Purpose: Local development, testing, and debugging
Base Image: python:3.11-slim
Entry Point: Command-line interface with main.py
Use Case: Interactive development and batch processing

Lambda Containers

Purpose: AWS Lambda deployment
Base Image: public.ecr.aws/lambda/python:3.11
Entry Point: Lambda handler function
Use Case: Serverless execution in AWS

File Structure

containers/
├── template/
│   ├── ftp_to_s3/
│   │   ├── Dockerfile
│   │   ├── main.py
│   │   ├── requirements.txt
│   │   └── README.md
│   ├── list_ftp_files/
│   │   ├── Dockerfile
│   │   ├── main.py
│   │   ├── requirements.txt
│   │   └── README.md
│   └── s3_to_parquet/
│       ├── Dockerfile
│       ├── main.py
│       ├── requirements.txt
│       └── README.md
└── lambda/
    ├── ftp_to_s3/
    │   ├── Dockerfile
    │   ├── lambda_handler.py
    │   ├── requirements.txt
    │   └── README.md
    ├── list_ftp_files/
    │   ├── Dockerfile
    │   ├── lambda_handler.py
    │   ├── requirements.txt
    │   └── README.md
    └── s3_to_parquet/
        ├── Dockerfile
        ├── lambda_handler.py
        ├── requirements.txt
        ├── README.md
        ├── test_payload.json
        └── build.sh

Core Files Explained

1. Dockerfile

The Dockerfile defines how to build the container image.
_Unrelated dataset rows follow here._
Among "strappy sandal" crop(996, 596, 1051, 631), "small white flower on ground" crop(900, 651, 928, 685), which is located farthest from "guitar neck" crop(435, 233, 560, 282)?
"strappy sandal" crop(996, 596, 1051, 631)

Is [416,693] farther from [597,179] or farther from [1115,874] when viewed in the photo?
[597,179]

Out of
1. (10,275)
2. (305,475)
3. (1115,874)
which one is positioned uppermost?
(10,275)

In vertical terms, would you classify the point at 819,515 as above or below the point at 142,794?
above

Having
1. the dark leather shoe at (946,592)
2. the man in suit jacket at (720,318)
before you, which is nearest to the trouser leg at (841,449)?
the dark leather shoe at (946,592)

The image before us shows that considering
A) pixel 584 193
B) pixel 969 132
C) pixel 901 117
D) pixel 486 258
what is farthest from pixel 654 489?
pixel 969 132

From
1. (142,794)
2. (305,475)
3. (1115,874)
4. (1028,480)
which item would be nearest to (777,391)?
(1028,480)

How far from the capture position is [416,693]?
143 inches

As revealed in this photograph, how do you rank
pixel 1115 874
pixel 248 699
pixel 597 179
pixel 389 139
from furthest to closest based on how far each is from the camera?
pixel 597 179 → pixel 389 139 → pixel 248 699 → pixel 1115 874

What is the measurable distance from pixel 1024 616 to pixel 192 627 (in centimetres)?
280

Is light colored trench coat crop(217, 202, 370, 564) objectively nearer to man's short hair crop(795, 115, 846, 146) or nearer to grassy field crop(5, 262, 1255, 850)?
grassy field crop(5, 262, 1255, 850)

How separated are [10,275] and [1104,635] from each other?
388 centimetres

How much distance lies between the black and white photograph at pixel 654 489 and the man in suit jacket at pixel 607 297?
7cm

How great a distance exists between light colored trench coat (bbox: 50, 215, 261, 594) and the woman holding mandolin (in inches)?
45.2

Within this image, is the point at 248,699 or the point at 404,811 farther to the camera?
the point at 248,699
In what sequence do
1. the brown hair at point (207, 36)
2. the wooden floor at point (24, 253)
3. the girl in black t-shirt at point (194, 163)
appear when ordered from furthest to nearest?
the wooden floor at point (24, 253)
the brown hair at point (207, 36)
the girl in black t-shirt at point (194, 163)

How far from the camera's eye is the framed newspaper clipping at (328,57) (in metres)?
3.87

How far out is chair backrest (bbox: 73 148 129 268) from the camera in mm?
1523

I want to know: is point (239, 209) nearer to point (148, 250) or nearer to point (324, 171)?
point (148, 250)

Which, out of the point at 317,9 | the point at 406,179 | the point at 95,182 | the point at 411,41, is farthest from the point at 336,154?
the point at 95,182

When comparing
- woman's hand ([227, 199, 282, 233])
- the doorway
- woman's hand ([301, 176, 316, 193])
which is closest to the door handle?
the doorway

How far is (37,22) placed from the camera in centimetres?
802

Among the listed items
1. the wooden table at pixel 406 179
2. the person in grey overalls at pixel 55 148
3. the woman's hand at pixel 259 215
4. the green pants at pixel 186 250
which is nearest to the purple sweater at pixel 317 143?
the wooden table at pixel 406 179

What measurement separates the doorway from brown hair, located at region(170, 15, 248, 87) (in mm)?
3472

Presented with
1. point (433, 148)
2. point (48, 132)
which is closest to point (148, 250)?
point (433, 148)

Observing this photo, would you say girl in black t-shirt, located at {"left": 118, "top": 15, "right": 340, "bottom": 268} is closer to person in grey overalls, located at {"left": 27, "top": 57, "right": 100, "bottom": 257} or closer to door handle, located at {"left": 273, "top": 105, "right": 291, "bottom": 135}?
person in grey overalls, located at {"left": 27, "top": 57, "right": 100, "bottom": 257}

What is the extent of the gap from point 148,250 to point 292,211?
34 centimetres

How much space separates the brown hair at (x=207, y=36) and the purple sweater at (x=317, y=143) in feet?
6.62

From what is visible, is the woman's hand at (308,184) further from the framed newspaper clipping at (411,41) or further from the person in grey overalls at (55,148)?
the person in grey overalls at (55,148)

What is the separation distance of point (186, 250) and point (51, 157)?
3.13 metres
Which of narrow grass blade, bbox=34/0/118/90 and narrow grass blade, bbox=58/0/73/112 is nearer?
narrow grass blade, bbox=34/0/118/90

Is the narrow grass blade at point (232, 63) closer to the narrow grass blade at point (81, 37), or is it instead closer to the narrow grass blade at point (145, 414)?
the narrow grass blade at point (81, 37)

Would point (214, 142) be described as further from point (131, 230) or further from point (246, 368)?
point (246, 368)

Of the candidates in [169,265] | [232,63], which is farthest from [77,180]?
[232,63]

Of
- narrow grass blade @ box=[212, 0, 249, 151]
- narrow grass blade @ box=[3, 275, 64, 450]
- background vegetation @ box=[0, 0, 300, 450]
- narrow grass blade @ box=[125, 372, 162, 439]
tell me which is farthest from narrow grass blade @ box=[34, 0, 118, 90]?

It specifies the base image, dependencies, and runtime configuration.

Template Dockerfile Pattern:

# Use Python 3.12 slim image for smaller size and efficiency
FROM python:3.12-slim

# Set working directory
WORKDIR /app

# Install system dependencies
RUN apt-get update && apt-get install -y \
    gcc \
    g++ \
    && rm -rf /var/lib/apt/lists/*

# Copy requirements and install Python dependencies
COPY containers/template/your_function/requirements.txt /app/
RUN pip install --no-cache-dir -r requirements.txt

# Copy the source code from the project root
COPY src/ /app/src/

# Copy the main.py script
COPY containers/template/your_function/main.py /app/

# Create a non-root user for security
RUN useradd -m -u 1000 appuser && chown -R appuser:appuser /app
USER appuser

# Set environment variables
ENV AWS_DEFAULT_REGION=us-east-1
ENV PYTHONPATH=/app/src

# Set the entrypoint to run main.py with arguments
ENTRYPOINT ["python", "/app/main.py"]

# Default CMD (can be overridden)
CMD ["--help"]

Lambda Dockerfile Pattern:

# Use AWS Lambda Python runtime as base image
FROM public.ecr.aws/lambda/python:3.11

# Install system dependencies
RUN yum update -y && yum install -y \
    gcc \
    gcc-c++ \
    && yum clean all

# Copy requirements and install Python dependencies
COPY containers/lambda/your_function/requirements.txt ${LAMBDA_TASK_ROOT}/
RUN pip install --no-cache-dir -r requirements.txt

# Copy the source code from the project root
COPY src/ ${LAMBDA_TASK_ROOT}/src/

# Copy the Lambda handler
COPY containers/lambda/your_function/lambda_handler.py ${LAMBDA_TASK_ROOT}/

# Set the Lambda handler
CMD ["lambda_handler.lambda_handler"]

2. requirements.txt

Lists all Python dependencies needed for the function to run.

Example requirements.txt:

boto3>=1.36.0
s3fs==2024.6.0
fsspec==2024.6.0
polars>=1.22.0
py7zr>=0.22.0
tqdm>=4.67.1
google-cloud-bigquery>=3.31.0

Best Practices:

Pin major versions for stability
Use >= for core libraries, == for specific versions when needed
Keep dependencies minimal to reduce image size
Test with exact versions in production

3. main.py (Template) / lambda_handler.py (Lambda)

Template main.py Pattern:

#!/usr/bin/env python3
"""
Main entry point for [Function Name] functionality.
This script accepts command line arguments and executes the [function_name] function.
"""

import argparse
import logging
import sys

# Add the src directory to the Python path
sys.path.append("/app/src")

from extract_and_load import your_function

logging.basicConfig(
    level=logging.INFO,
    format="%(asctime)s - %(levelname)s - %(message)s",
    handlers=[logging.StreamHandler(sys.stdout)],
)

def main():
    """Main function to parse arguments and execute [Function Name]."""
    
    parser = argparse.ArgumentParser(
        description="[Description of what the function does]",
        formatter_class=argparse.RawDescriptionHelpFormatter,
        epilog="""
Examples:
  python main.py --param1 value1 --param2 value2
        """,
    )

    # Add your arguments here
    parser.add_argument("--param1", required=True, help="Description of param1")
    parser.add_argument("--param2", required=True, help="Description of param2")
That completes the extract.